**Requirement**
Nothing but an exact repeat of the data, with pictures removed, belongs in the answer.

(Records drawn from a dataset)
++++++
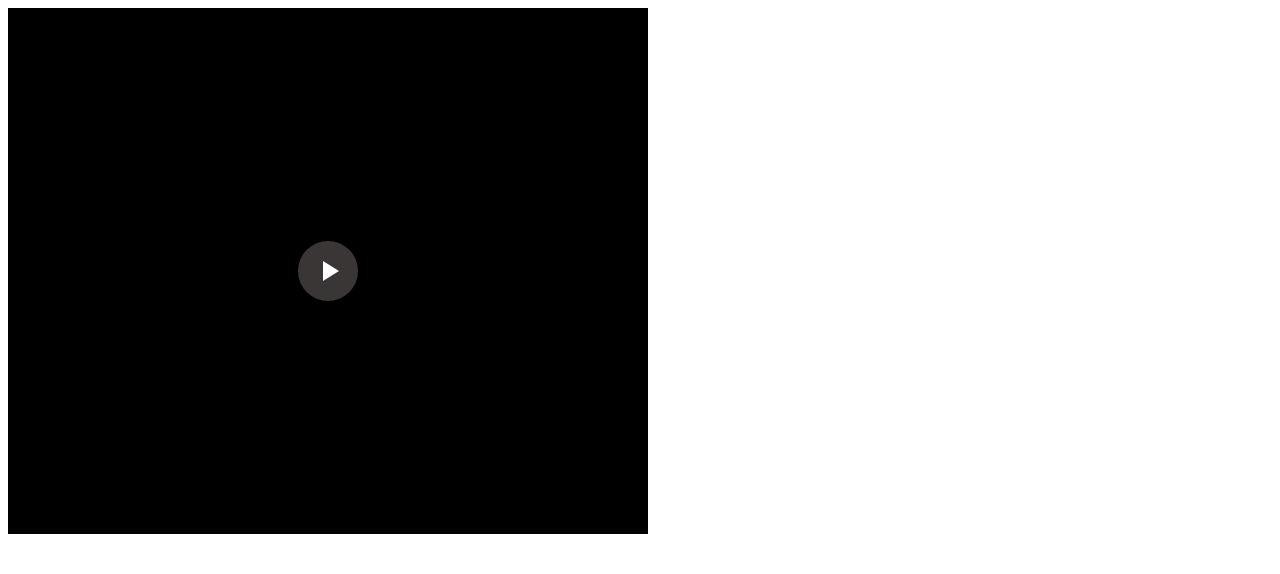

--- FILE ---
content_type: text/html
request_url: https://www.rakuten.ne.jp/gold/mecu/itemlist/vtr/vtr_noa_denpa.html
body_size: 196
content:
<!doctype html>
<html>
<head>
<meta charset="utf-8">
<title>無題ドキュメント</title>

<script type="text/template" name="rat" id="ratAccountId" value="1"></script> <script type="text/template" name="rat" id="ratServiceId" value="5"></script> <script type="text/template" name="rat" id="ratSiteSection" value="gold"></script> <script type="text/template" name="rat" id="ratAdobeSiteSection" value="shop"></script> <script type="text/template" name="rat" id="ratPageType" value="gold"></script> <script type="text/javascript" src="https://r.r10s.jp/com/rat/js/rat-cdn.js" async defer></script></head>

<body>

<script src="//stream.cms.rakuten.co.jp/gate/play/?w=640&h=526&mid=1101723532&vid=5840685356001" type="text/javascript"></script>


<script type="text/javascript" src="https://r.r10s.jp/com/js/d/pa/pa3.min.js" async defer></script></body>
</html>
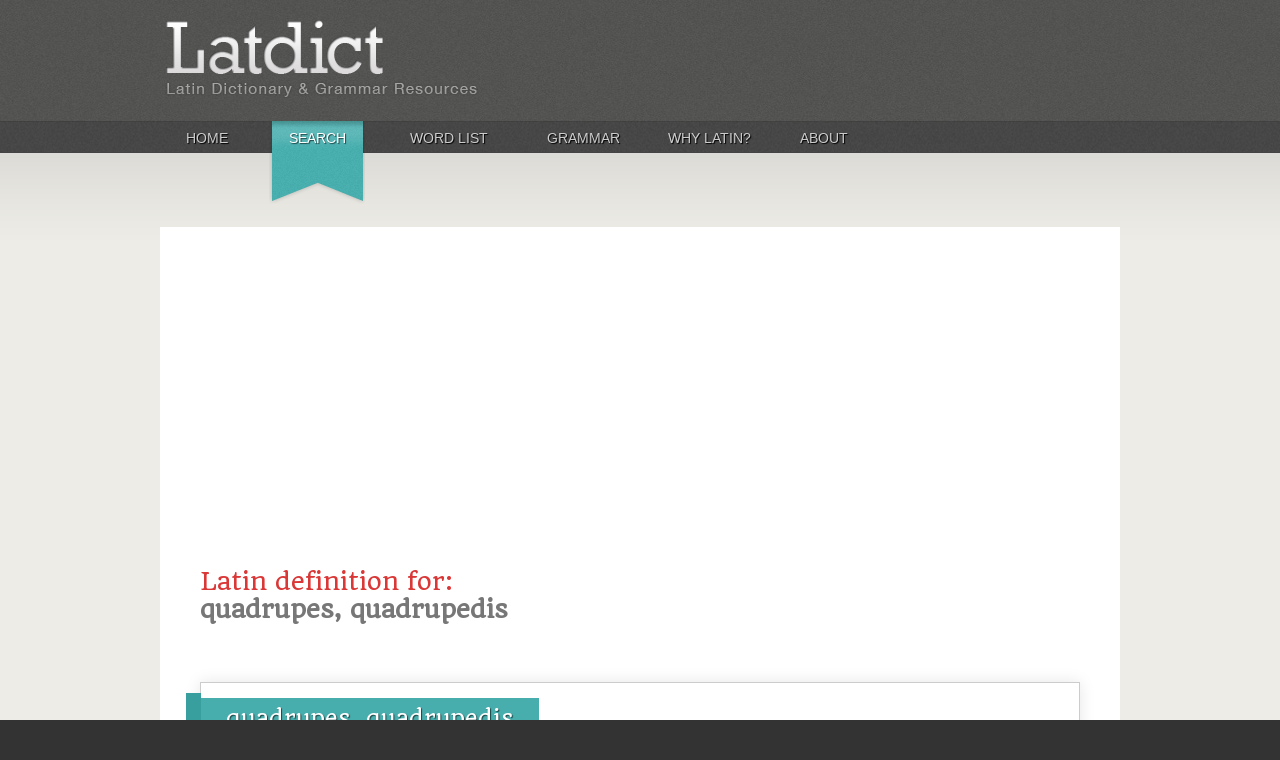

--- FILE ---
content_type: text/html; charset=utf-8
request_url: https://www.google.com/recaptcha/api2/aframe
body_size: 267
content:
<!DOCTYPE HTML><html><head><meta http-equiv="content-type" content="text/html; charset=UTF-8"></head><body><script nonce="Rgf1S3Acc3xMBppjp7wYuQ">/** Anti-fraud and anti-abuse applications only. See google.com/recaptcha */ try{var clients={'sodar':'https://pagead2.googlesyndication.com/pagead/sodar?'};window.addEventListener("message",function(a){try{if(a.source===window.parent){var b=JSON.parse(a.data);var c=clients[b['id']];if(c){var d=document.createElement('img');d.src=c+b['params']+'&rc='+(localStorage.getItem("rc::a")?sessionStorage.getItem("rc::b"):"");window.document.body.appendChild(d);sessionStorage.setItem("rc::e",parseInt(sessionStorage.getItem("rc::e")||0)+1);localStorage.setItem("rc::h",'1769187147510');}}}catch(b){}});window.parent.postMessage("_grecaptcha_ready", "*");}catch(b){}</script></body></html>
++++++
**Answer area**
--- FILE ---
content_type: text/html
request_url: https://www.rakuten.ne.jp/gold/mecu/itemlist/vtr/vtr_noa_denpa.html
body_size: 196
content:
<!doctype html>
<html>
<head>
<meta charset="utf-8">
<title>無題ドキュメント</title>

<script type="text/template" name="rat" id="ratAccountId" value="1"></script> <script type="text/template" name="rat" id="ratServiceId" value="5"></script> <script type="text/template" name="rat" id="ratSiteSection" value="gold"></script> <script type="text/template" name="rat" id="ratAdobeSiteSection" value="shop"></script> <script type="text/template" name="rat" id="ratPageType" value="gold"></script> <script type="text/javascript" src="https://r.r10s.jp/com/rat/js/rat-cdn.js" async defer></script></head>

<body>

<script src="//stream.cms.rakuten.co.jp/gate/play/?w=640&h=526&mid=1101723532&vid=5840685356001" type="text/javascript"></script>


<script type="text/javascript" src="https://r.r10s.jp/com/js/d/pa/pa3.min.js" async defer></script></body>
</html>

--- FILE ---
content_type: text/html; charset=utf-8
request_url: https://www.google.com/recaptcha/api2/aframe
body_size: 267
content:
<!DOCTYPE HTML><html><head><meta http-equiv="content-type" content="text/html; charset=UTF-8"></head><body><script nonce="Rgf1S3Acc3xMBppjp7wYuQ">/** Anti-fraud and anti-abuse applications only. See google.com/recaptcha */ try{var clients={'sodar':'https://pagead2.googlesyndication.com/pagead/sodar?'};window.addEventListener("message",function(a){try{if(a.source===window.parent){var b=JSON.parse(a.data);var c=clients[b['id']];if(c){var d=document.createElement('img');d.src=c+b['params']+'&rc='+(localStorage.getItem("rc::a")?sessionStorage.getItem("rc::b"):"");window.document.body.appendChild(d);sessionStorage.setItem("rc::e",parseInt(sessionStorage.getItem("rc::e")||0)+1);localStorage.setItem("rc::h",'1769187147510');}}}catch(b){}});window.parent.postMessage("_grecaptcha_ready", "*");}catch(b){}</script></body></html>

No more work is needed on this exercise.